Though, the next experiment will involve actually following his recipe EXACTLY. I discovered that there wasn't enough rice flour on hand, so used mostly spelt flour. Also, I didn't add the full cup of palm sugar syrup, as I thought the batter would be too runny. In the interest of culinary science and authenticity, another batch needs to be made. Since we have a large bunch of bananas, ripe and waiting to be used, this is the time for more fritter trials. Though, one of FXs commentators did suggest adding whipped egg whites to lighten them up. Hummmm...

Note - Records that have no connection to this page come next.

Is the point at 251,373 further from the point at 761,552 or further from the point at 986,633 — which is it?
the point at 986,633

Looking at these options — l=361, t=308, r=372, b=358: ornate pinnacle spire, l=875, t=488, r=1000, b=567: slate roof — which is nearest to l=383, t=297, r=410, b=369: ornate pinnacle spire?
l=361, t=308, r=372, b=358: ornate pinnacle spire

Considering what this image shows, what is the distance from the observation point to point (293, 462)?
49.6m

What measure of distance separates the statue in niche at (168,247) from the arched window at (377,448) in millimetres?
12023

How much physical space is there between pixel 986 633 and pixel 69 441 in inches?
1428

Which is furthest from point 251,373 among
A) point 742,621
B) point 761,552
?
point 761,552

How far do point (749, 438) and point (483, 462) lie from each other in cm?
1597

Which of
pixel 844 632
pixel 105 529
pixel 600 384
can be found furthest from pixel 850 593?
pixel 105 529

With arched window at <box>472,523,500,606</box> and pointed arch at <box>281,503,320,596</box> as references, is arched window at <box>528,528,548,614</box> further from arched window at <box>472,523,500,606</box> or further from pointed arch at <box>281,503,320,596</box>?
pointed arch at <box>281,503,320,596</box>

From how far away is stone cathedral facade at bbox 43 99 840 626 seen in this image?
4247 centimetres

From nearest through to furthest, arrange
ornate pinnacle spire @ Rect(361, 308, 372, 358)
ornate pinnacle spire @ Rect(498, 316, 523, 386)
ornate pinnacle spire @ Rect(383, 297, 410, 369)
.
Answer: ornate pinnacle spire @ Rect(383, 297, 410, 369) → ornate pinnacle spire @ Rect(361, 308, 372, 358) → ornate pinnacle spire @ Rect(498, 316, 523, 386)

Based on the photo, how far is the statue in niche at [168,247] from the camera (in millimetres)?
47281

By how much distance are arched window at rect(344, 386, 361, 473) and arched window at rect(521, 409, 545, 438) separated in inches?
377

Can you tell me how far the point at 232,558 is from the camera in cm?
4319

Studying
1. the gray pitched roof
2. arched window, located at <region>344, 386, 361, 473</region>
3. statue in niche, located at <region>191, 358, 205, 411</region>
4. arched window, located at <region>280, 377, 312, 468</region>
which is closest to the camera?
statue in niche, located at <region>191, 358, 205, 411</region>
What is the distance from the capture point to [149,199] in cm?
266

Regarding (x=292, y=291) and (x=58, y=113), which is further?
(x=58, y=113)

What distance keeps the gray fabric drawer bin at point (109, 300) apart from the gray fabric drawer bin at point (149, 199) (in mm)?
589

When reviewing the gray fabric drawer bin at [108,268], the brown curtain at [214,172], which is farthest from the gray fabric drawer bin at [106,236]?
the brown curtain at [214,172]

Coconut-banana fritters from Kerala
Adapted from FX Cuisine
100gr jaggery (palm sugar)
1 cup water
1 cup rice flour
0.5 cup coconut, finely grated, fried in ghee
0.5 cup mashed banana
1 teaspoon sugar
1 teaspoon baking powder
1/4 teas. cinnamon, nutmeg or ginger
Extra virgin coconut oil as needed
Preheat oven to 400 F. Start by heating a cup of water with 100gr of jaggery (palm-tree sugar) until the sugar dissolves. Fry the grated coconut in a scant tablespoon of ghee or coconut oil, and set aside.
Mix the rice flour with sugar, spice and baking powder, then add the banana mashed to a pulp and the fried coconut. Pour the jaggery syrup on top and mix thoroughly.
Heat the aebleskiver pan over stove top burner. Put about 1 tablespoon or so of coconut oil in each depression, brush all around the sides, and let it get quite hot. Then, fill them with batter almost to the top. They will bubble all the way up quickly.
Fry a few minutes on a moderate heat. If the heat is too high the crust will burn before the inside is cooked through. Then, set pan in preheated oven for 15-20 minutes or until puffed and well browned.
These are reminiscent of banana muffins, only with a crispy exterior, and the coconut gives them a wonderful subtle flavor. I think corn flour might work as well as the rice or spelt flour did, but that is another experiment on my agenda.